### Texte fourni

En France, quand on demande à quelqu’un s’il a fait l’école du rire, c’est souvent pour se moquer gentiment. Un peu comme quand on demande à quelqu’un s’il a mangé un clown. Pourtant, l’école du rire, ça peut aussi être du sérieux ! Lucas Hueso a 24 ans, et il fait partie des humoristes qui arpentent les scènes de stand up à Lyon. Depuis quelques mois, il vit pleinement de ses blagues et joue son spectacle trois fois par semaine. On pourrait dire qu’il ne rigole plus… mais c’est tout le contraire !
C’est pas l’école qui nous a dicté nos codes ? 🎓
Ses premiers pas sur scène, Lucas les fait au collège. Il n’était pas très scolaire, plutôt du genre à intervenir en classe pour envoyer des blagues à ses voisins. C’est sa prof de Français qui l’a remarqué et l’a embarqué : si tu veux capter l’attention, viens donc faire du théâtre ! Quelques années plus tard, à la fin du lycée, l’envie de scène ne l’avait pas quitté. Sauf que sa mère insistait pour qu’il ait un diplôme. La solution ? Partir faire l’École nationale de l’humour de Montréal.
Il fallait obtenir le concours, et faire partie des 15 retenus sur les 200 participants, mais ça l’a fait : Lucas a un tempérament de bosseur… et à 18 ans, il avait déjà les idées claires !
« Moi, à la base, je voulais y aller avec un but précis : me professionnaliser. […] Je pense que l’école de l’humour, c’est vraiment utile si tu sais ce que tu viens chercher à l’intérieur. Si tu viens en mode découverte, en touriste, tu risques de t’y perdre. Moi, je voulais me professionnaliser. C’est-à-dire avoir un rythme de travail, apprendre à écrire, à structurer mes idées, à être sur scène, à capter l’attention, à jouer avec mon corps, à essayer d’être présent, à avoir un style. Et comprendre comment marchait le milieu. Comment tu fais pour créer ton économie, comprendre la différence entre un diffuseur et un producteur…
« C’était ça, l’unique prétention que j’avais : ressortir en me disant que je peux évoluer dans ce métier, avoir les armes pour y aller même en étant jeune. »
Les pieds à Lyon et la tête sur les épaules 🦁
De retour en France, Lucas avait de solides bases dans sa valise. Et quelques blagues. L’objectif : remonter sur scène pour mettre en application ses acquis et se développer à Lyon avant de voir ailleurs. Sauf que dans un premier temps, ce n’est pas possible d’en vivre. Alors il jongle entre un travail d’animateur en périscolaire et les plateaux.
Une double vie qui n’est pas si simple à gérer : « Ce qui est compliqué, c’est de maintenir une sorte de discipline de travail. Quand t’es un peu partagé entre ton taf à côté parce qu’il faut bien que tu survives, vivre aussi ta vie parce qu’il faut bien (voir des gens, faire des trucs), et en parallèle faire le plus de spectacles possibles… C’est un rythme vachement intense. Cette transition-là, elle a été compliquée. »

######
### Extrait de données

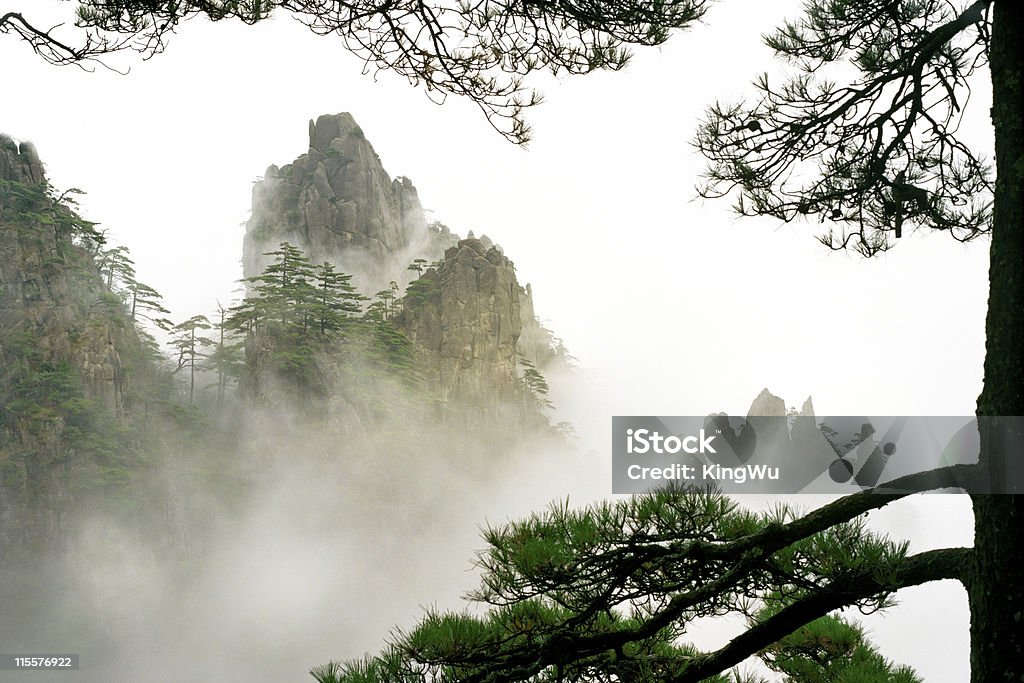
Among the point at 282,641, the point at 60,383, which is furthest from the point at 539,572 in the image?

######

#### Liste des tâches
1 - Relevez tous les nombres du texte sur Lucas Hueso et indiquez pour chacun ce qu'il désigne.
2 - Poursuivez le texte sur Lucas Hueso à partir de sa dernière phrase.

#### Résultats finaux
1 -
- 24 ans : l'âge de Lucas Hueso.
- Trois fois par semaine : la fréquence à laquelle il joue son spectacle.
- 15 : le nombre de candidats retenus au concours de l'École nationale de l'humour de Montréal.
- 200 : le nombre de participants à ce concours.
- 18 ans : l'âge auquel il avait déjà les idées claires.

2 -
D’autant plus qu’à ce moment-là, Lucas est encore jeune. Il doit faire sa place, mais aussi se construire. « À 20 ans, t’es pas encore connecté à tous les niveaux. J’suis un rookie, j’ai faim, je vais vous montrer que je vais y arriver, mais je n’ai pas encore l’aisance pour que ça puisse glisser tout seul. C’est un marathon pour moi : va falloir que je tienne pendant peut-être encore 20 ans. […] Et en même temps, c’est un coup dans 3 ans j’arrête, tu ne me revois plus, je suis au Chili en train de faire des merguez. »
Lucas pense déjà à long terme et n’est pas prêt de lâcher l’affaire. Il reste discipliné, éprouve et affine sa technique d’écriture. Il accumule les notes, prend toutes les idées qui lui viennent, et les retravaille jusqu’à avoir un résultat prêt à être testé en spectacle ou en comédie club.
Comedy Claque 🥊
Pour se consacrer pleinement à l’humour, Lucas finit par lâcher son boulot d’animateur. Une grosse décision qui n’est pas arrivée par hasard : fin 2023, il participait au concours Comedy Class d’Amazon Prime. Éric et Ramzy faisaient le tour de France pour sélectionner des humoristes et les faire monter à Paris, et Lucas a été appelé pour passer à Marseille.
Sauf que… « Ça n’a pas du tout bien été. Je suis arrivé avec un vieux texte, qui n’est pas le moi d’aujourd’hui, en me disant que j’allais m’en débarrasser, le donner à Amazon. C’est souvent ça, les captations : tu décides de donner un texte. Ça n’a pas pris. […] Ramzy m’a dit : « tu sonnes comme tout ce que j’ai l’habitude d’entendre. T’as pas d’autres choses à raconter ? […] Je t’avoue, quand je suis rentré de Marseille, dans le train, j’étais… ça a été compliqué quelques jours. Puis quand j’arrive à Lyon, spectacle annulé. Non seulement je ne suis pas marrant, mais en plus les gens ne vont plus venir me voir ! »
Une grosse remise en question plus tard, les spectacles reprennent, ça marche, et Lucas avance. Mais il décide de poser sa démission dans la foulée. « Plus jamais je ne ferai de vieux textes. Il faut que ce soit un “moi” que je puisse défendre et m’amuser à faire. Animateur en périscolaire, ce n’est plus moi. Ça dégage. »
« Ouais ça m’a fait chier de ouf, mon égo a été piqué, mais c’est pas pour rien. Rien n’arrive par hasard. Et le déclic qui en découle est vraiment cool. »
Les réseaux sociaux : de la poudre aux yeux ? 👀
Pour remplir les salles, il faut aussi arriver à se montrer, à se mettre en avant, notamment sur les réseaux sociaux. Parce que si tu ne proposes pas de contenu, si les gens ne te voient pas en ligne… tu as moins de visibilité, donc moins de personnes qui viennent te voir. Et en même temps, ça revient à s’exposer.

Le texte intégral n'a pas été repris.